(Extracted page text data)
────────
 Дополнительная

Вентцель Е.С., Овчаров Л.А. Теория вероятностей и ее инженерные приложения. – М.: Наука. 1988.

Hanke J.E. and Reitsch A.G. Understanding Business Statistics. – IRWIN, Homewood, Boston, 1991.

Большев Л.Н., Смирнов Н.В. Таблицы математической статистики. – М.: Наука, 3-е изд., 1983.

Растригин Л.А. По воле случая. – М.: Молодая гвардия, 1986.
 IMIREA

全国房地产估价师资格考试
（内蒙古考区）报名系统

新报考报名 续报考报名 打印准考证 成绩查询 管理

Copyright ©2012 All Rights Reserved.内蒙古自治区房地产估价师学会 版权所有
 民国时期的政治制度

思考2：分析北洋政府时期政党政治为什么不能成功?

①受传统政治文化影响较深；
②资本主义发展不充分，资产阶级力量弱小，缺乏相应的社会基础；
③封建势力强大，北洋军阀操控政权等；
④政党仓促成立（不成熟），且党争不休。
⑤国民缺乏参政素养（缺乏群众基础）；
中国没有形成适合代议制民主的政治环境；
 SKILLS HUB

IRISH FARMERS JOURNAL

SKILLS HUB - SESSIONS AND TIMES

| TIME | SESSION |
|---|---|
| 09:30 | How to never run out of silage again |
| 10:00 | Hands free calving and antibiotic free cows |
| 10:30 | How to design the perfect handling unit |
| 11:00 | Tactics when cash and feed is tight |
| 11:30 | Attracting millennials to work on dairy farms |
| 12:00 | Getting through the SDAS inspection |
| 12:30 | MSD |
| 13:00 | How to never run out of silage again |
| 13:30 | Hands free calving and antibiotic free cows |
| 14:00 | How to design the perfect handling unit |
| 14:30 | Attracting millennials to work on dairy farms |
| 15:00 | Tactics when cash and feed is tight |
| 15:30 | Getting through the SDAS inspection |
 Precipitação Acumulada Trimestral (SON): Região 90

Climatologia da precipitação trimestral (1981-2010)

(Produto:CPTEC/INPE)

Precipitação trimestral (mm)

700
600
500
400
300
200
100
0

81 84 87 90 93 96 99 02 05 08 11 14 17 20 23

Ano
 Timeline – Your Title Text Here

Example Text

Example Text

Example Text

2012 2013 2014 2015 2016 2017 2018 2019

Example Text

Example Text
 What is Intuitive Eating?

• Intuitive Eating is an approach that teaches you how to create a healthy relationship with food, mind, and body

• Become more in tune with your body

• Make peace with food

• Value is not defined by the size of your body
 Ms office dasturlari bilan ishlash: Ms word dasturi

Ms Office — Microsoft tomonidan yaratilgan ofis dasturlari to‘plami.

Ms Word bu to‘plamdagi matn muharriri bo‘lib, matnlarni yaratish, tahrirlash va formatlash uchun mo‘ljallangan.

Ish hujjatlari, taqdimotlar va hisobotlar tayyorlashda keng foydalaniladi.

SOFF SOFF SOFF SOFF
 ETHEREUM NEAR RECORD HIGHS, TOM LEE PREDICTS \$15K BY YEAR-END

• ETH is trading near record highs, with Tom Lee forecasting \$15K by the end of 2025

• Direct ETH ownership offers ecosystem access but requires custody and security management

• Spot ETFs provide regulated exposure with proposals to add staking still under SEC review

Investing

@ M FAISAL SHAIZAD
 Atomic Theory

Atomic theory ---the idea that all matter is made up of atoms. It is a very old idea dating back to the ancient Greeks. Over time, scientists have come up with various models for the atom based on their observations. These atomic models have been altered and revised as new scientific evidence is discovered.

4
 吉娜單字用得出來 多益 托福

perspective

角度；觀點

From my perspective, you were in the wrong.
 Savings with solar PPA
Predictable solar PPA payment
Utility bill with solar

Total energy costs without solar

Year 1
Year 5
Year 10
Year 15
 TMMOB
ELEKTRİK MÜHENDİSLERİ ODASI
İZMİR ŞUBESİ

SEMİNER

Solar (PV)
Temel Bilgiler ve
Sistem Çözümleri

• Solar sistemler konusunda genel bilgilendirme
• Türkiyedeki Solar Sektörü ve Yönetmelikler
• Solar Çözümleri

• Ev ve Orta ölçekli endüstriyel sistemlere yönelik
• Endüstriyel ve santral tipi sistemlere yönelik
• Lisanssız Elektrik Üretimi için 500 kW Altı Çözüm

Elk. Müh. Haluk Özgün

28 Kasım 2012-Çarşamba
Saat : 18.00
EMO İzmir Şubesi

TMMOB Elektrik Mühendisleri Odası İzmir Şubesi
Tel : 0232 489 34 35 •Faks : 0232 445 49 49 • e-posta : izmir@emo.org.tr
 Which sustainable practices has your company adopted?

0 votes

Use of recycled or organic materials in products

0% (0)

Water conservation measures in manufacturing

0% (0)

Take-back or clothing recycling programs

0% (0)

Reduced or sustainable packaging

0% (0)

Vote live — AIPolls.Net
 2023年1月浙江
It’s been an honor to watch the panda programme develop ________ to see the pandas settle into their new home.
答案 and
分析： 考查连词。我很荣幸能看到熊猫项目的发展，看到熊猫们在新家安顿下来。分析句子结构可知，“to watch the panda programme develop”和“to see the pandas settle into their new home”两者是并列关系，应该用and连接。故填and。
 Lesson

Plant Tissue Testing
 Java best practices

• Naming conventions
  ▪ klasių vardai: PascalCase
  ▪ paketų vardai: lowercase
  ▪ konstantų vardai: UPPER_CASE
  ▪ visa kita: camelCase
────────
- **Assignment**
Nothing should be changed: write out all of the data as is.

- **Result of the task**
 Дополнительная

Вентцель Е.С., Овчаров Л.А. Теория вероятностей и ее инженерные приложения. – М.: Наука. 1988.

Hanke J.E. and Reitsch A.G. Understanding Business Statistics. – IRWIN, Homewood, Boston, 1991.

Большев Л.Н., Смирнов Н.В. Таблицы математической статистики. – М.: Наука, 3-е изд., 1983.

Растригин Л.А. По воле случая. – М.: Молодая гвардия, 1986.
 IMIREA

全国房地产估价师资格考试
（内蒙古考区）报名系统

新报考报名 续报考报名 打印准考证 成绩查询 管理

Copyright ©2012 All Rights Reserved.内蒙古自治区房地产估价师学会 版权所有
 民国时期的政治制度

思考2：分析北洋政府时期政党政治为什么不能成功?

①受传统政治文化影响较深；
②资本主义发展不充分，资产阶级力量弱小，缺乏相应的社会基础；
③封建势力强大，北洋军阀操控政权等；
④政党仓促成立（不成熟），且党争不休。
⑤国民缺乏参政素养（缺乏群众基础）；
中国没有形成适合代议制民主的政治环境；
 SKILLS HUB

IRISH FARMERS JOURNAL

SKILLS HUB - SESSIONS AND TIMES

| TIME | SESSION |
|---|---|
| 09:30 | How to never run out of silage again |
| 10:00 | Hands free calving and antibiotic free cows |
| 10:30 | How to design the perfect handling unit |
| 11:00 | Tactics when cash and feed is tight |
| 11:30 | Attracting millennials to work on dairy farms |
| 12:00 | Getting through the SDAS inspection |
| 12:30 | MSD |
| 13:00 | How to never run out of silage again |
| 13:30 | Hands free calving and antibiotic free cows |
| 14:00 | How to design the perfect handling unit |
| 14:30 | Attracting millennials to work on dairy farms |
| 15:00 | Tactics when cash and feed is tight |
| 15:30 | Getting through the SDAS inspection |
 Precipitação Acumulada Trimestral (SON): Região 90

Climatologia da precipitação trimestral (1981-2010)

(Produto:CPTEC/INPE)

Precipitação trimestral (mm)

700
600
500
400
300
200
100
0

81 84 87 90 93 96 99 02 05 08 11 14 17 20 23

Ano
 Timeline – Your Title Text Here

Example Text

Example Text

Example Text

2012 2013 2014 2015 2016 2017 2018 2019

Example Text

Example Text
 What is Intuitive Eating?

• Intuitive Eating is an approach that teaches you how to create a healthy relationship with food, mind, and body

• Become more in tune with your body

• Make peace with food

• Value is not defined by the size of your body
 Ms office dasturlari bilan ishlash: Ms word dasturi

Ms Office — Microsoft tomonidan yaratilgan ofis dasturlari to‘plami.

Ms Word bu to‘plamdagi matn muharriri bo‘lib, matnlarni yaratish, tahrirlash va formatlash uchun mo‘ljallangan.

Ish hujjatlari, taqdimotlar va hisobotlar tayyorlashda keng foydalaniladi.

SOFF SOFF SOFF SOFF
 ETHEREUM NEAR RECORD HIGHS, TOM LEE PREDICTS \$15K BY YEAR-END

• ETH is trading near record highs, with Tom Lee forecasting \$15K by the end of 2025

• Direct ETH ownership offers ecosystem access but requires custody and security management

• Spot ETFs provide regulated exposure with proposals to add staking still under SEC review

Investing

@ M FAISAL SHAIZAD
 Atomic Theory

Atomic theory ---the idea that all matter is made up of atoms. It is a very old idea dating back to the ancient Greeks. Over time, scientists have come up with various models for the atom based on their observations. These atomic models have been altered and revised as new scientific evidence is discovered.

4
 吉娜單字用得出來 多益 托福

perspective

角度；觀點

From my perspective, you were in the wrong.
 Savings with solar PPA
Predictable solar PPA payment
Utility bill with solar

Total energy costs without solar

Year 1
Year 5
Year 10
Year 15
 TMMOB
ELEKTRİK MÜHENDİSLERİ ODASI
İZMİR ŞUBESİ

SEMİNER

Solar (PV)
Temel Bilgiler ve
Sistem Çözümleri

• Solar sistemler konusunda genel bilgilendirme
• Türkiyedeki Solar Sektörü ve Yönetmelikler
• Solar Çözümleri

• Ev ve Orta ölçekli endüstriyel sistemlere yönelik
• Endüstriyel ve santral tipi sistemlere yönelik
• Lisanssız Elektrik Üretimi için 500 kW Altı Çözüm

Elk. Müh. Haluk Özgün

28 Kasım 2012-Çarşamba
Saat : 18.00
EMO İzmir Şubesi

TMMOB Elektrik Mühendisleri Odası İzmir Şubesi
Tel : 0232 489 34 35 •Faks : 0232 445 49 49 • e-posta : izmir@emo.org.tr
 Which sustainable practices has your company adopted?

0 votes

Use of recycled or organic materials in products

0% (0)

Water conservation measures in manufacturing

0% (0)

Take-back or clothing recycling programs

0% (0)

Reduced or sustainable packaging

0% (0)

Vote live — AIPolls.Net
 2023年1月浙江
It’s been an honor to watch the panda programme develop ________ to see the pandas settle into their new home.
答案 and
分析： 考查连词。我很荣幸能看到熊猫项目的发展，看到熊猫们在新家安顿下来。分析句子结构可知，“to watch the panda programme develop”和“to see the pandas settle into their new home”两者是并列关系，应该用and连接。故填and。
 Lesson

Plant Tissue Testing
 Java best practices

• Naming conventions
  ▪ klasių vardai: PascalCase
  ▪ paketų vardai: lowercase
  ▪ konstantų vardai: UPPER_CASE
  ▪ visa kita: camelCase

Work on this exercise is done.